In November 1942, Thomas resigned from the Defence Economy and Armament Office. Albert Speer and his Armament Ministry had taken over almost all the expertise relating to armament policy. Of note, during the autumn of 1943, Hitler asked for a forecast of what the Germans might expect in the near future. The Chief of the Operations Staff for the OKW, Colonel-General Alfred Jodl, submitted the report to Hitler but he became irate when the estimates were given to him, mentioning Thomas, who "rated the Soviet war potential as high". Hitler forbade war studies by the OKW. Apparently Thomas tried several times to bring the German General Staff and Hitler back to reality. Thomas's pragmatism might have contributed to his disillusion with the regime, perhaps leading him to believe that a coup was necessary to stop Germany from being annihilated.

== Resistance to Hitler ==
Through contacts with his former superior Ludwig Beck, plus Carl Friedrich Goerdeler and Johannes Popitz, he got to work as early as 1938–1939 on the planning for a military coup d'état against Adolf Hitler. After the failure of the attempt on Hitler's life in the 20 July Plot at the Wolf's Lair in East Prussia on 20 July 1944, the coup plans from 1938–1939 were found, leading to Thomas's arrest on 11 October 1944. He was transferred to the Flossenbürg and Dachau concentration camps. In late April 1945, he was transferred to Tyrol together with about 140 other prominent inmates. On 30 April, after US troops and soldiers from Wichard von Alvensleben's unit had surrounded the village, the SS guards decided to escape. Thomas and the other prisoners were liberated by the Fifth U.S. Army on 5 May 1945. He was freed, and moved to Frankfurt am Main but imprisonment had broken his health and he died on 29 December 1946.

== Role in Hunger Plan ==

Thomas has been described as someone who at times "toyed with opposition to Hitler's war" but who fundamentally was a "ruthless pragmatist" whose only concern was "Germany's future as a great power". He was deeply involved in the making of Nazi policy for the occupied Soviet Union, which was to exploit the resources of the country for the benefit of Germany and the German armed forces, at the expense of the deaths by starvation of millions of people. This became known as the Hunger Plan. Thomas worked closely with Herbert Backe, the de facto chief of Nazi agriculture, in developing this plan. On 2 May 1941, Thomas held a meeting to review the strategy. An internal Wehrmacht memorandum prepared by his staff described this policy and acknowledged that "if we take what we need out of the country, there can be no doubt that many millions of people will die of starvation". This memorandum has been described as,

...one of the most extraordinary bureaucratic records in the history of the Nazi regime. In far more unvarnished language than was ever used in relation to the Jewish question, all of the major agencies of the German state agreed to a programme of mass murder, which dwarfed that which Heydrich was to propose to the Wannsee meeting nine months later.
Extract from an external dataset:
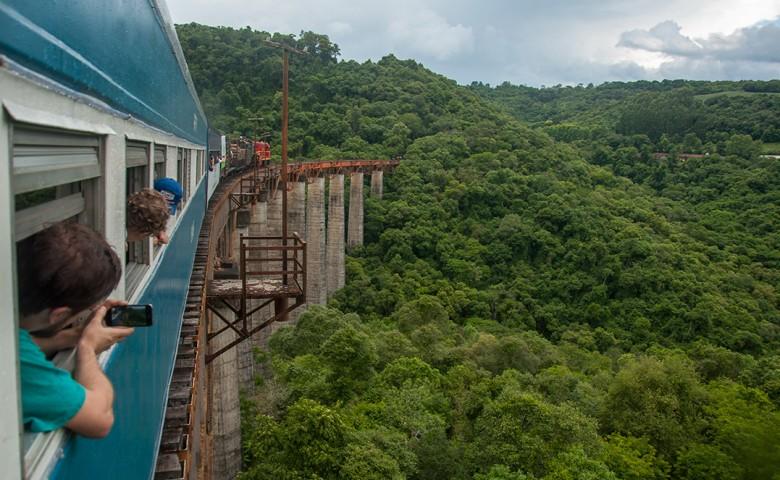 Metade dos ingressos do Trem dos Vales já está pré-reservada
The historian, Christopher Browning, wrote that on 2 May 1941, the state secretaries of various ministries met with Thomas and agreed to make it a priority to supply the army with food from Russia and to ship other essential agricultural products, including grain, to Germany. "In doing so" Thomas's protocol laconically stated, "umpteen million people will doubtless starve to death, if we extract everything necessary for us from the country". While the memorandum did not estimate how many millions would die, Backe stated that the "surplus population" of the Soviet Union was 20 to 30 million. German policy for the invasion, and instructions to the troops, were deliberately calculated either to kill these 20 to 30 million through starvation or force them to flee to Siberia.